Platinum Prices Vulnerable To Further Losses
New York (Apr 23) Platinum prices could be vulnerable to further losses in the near-term, although metals analysts remain bullish on the white metal in the long-term.
Since setting a high on April 14 of $1,471.50 an ounce, basis the New York Mercantile Exchange July contract, platinum prices are down 5%. As of 11:05 a.m. EDT, July platinum traded at $1,399.40.
Much of the gains for platinum came on the continuation of the strike by the Association of Mineworkers and Construction Union against the major South African platinum producers, Anglo American Platinum, Impala Platinum and Lonmin. The strike is in its 13th week.
Platinum prices started to fall when gold had its big tumble on April 15, but the white metal extended those losses on news April 17 that South African miners Implats and Amplats sweetened an offer to the striking workers. July platinum dipped below $1,400 Tuesday and so far is holding right around that psychologically important level.
Bart Melek, vice president and head of commodity strategy at TD Securities, said platinum could be at risk for further losses if the strike ends. That has a greater likelihood of happening since the AMCU went to its members with the latest offer, some platinum analysts say.
Miners offered to raise basic wages to ZAR12,500 a month in five years, while the workers want to reach that level within three years.

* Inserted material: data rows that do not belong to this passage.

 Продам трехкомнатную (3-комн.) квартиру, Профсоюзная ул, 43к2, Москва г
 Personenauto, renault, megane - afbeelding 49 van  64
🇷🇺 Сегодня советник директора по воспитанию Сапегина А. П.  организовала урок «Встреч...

Yet Edel Tully, metals strategist at UBS, said with last week’s break, platinum has removed much of the strike-related premium. When the strike started on Jan. 23, July platinum settled at $1,465.
However, she said, prices could be vulnerable to further weakness because “with spec positioning very elevated, platinum is indeed at risk of a potential weighty sell-off.”

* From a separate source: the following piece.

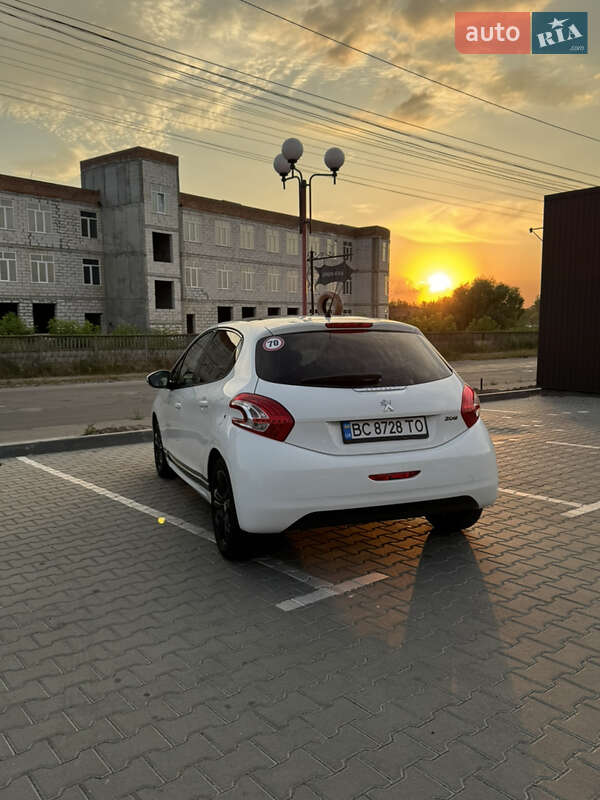 Хэтчбек Peugeot 208 2013 в Виннице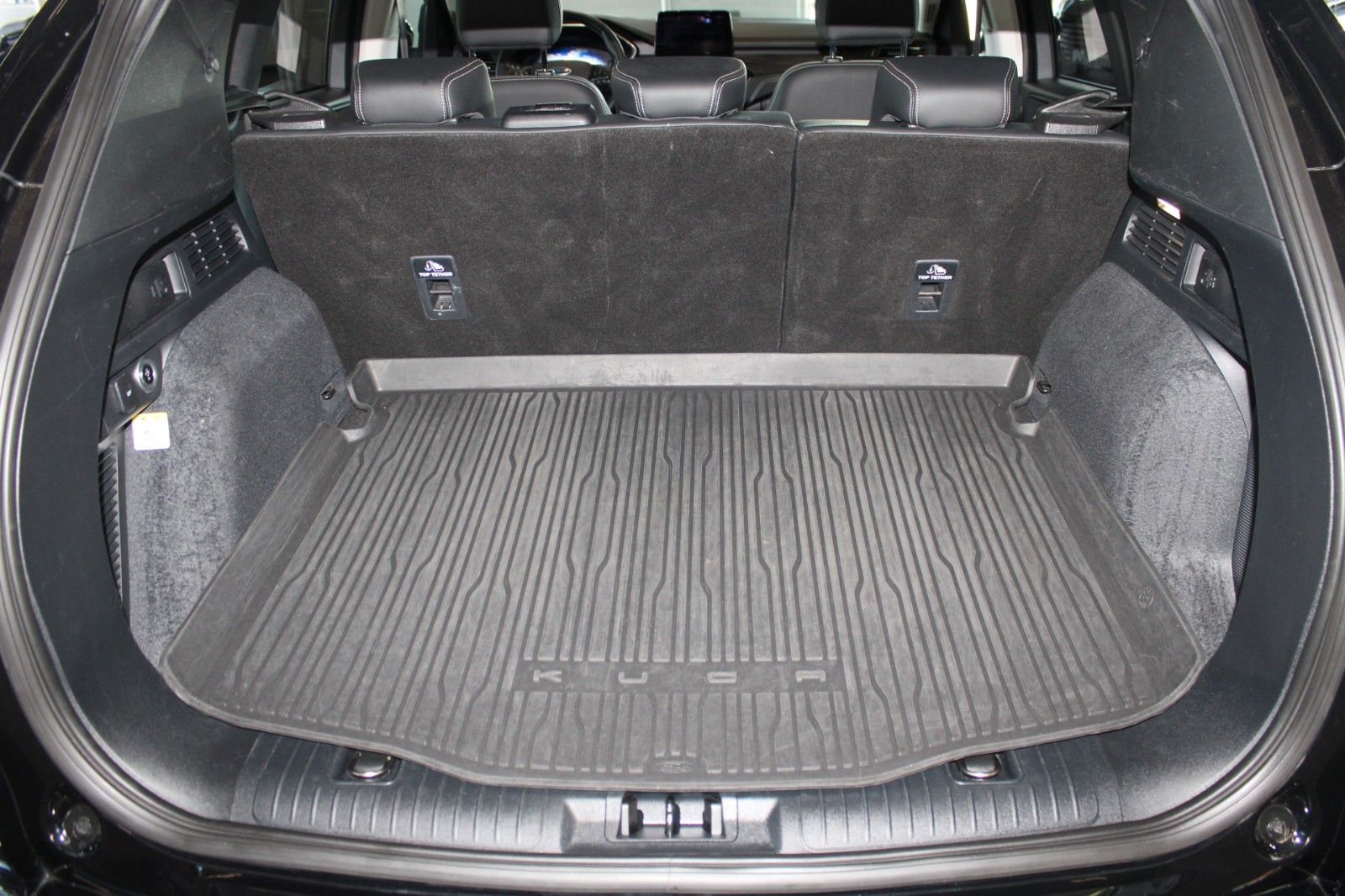 Fahrzeugabbildung Ford Kuga 2.5 PHEV Vignale Aut. LED B&O el. AHK uvm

Looking at the Commodity Futures Trading Commission’s weekly commitments of traders legacy report for platinum, as of April 15, the large speculative net-long position was 44,967 contracts, the highest in a month. A more detailed look at that figure shows a very small gross short position of 6,568 contracts versus 51,535 gross longs.
Melek said speculators are “pretty long” not only according to CFTC data, but also when one takes into consideration the growth in physically backed exchanged-traded fund holdings.

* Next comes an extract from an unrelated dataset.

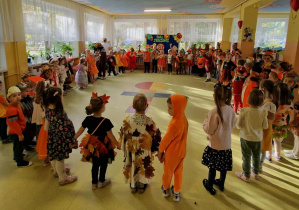 Dzieci śpiewają piosenki w kole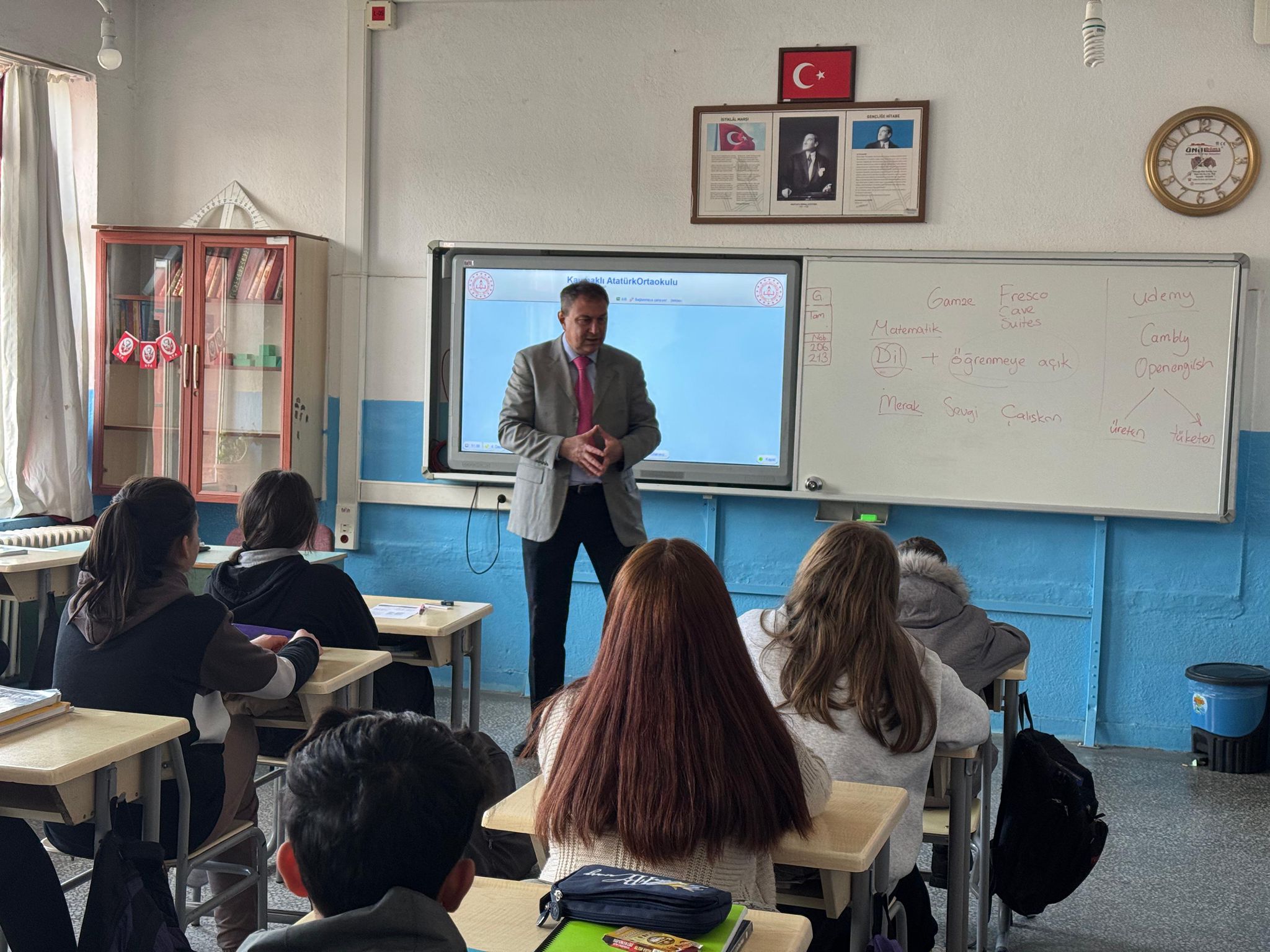 Kendimi Tanıyorum, Mesleğimi Se&ccedil;iyorum&rsquo; Projesi Kapsamında Ticaret Odası &Uuml;yeleri Melih Tarlacı ve Gamze Toybıyık, Atat&uuml;rk Ortaokulu &Ouml;ğrencilerine Bilgi Verdi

Both Melek and Tully said they are watching platinum’s technical charts for support areas in case the market does lose further ground now that the metal pierced $1,400.
“Technically, there’s scope for a test of $1,382.22, the 62% retracement of the December-March advance, with any close below this an outright bearish development as it will confirm a new bearish trend in force with MACD (moving average convergence-divergence) below its zero line,” Tully said.
She said traders need to also be aware that unlike gold, platinum liquidity is much thinner, “especially during sell-offs when that exit door can get very narrow and price action becomes very erratic.”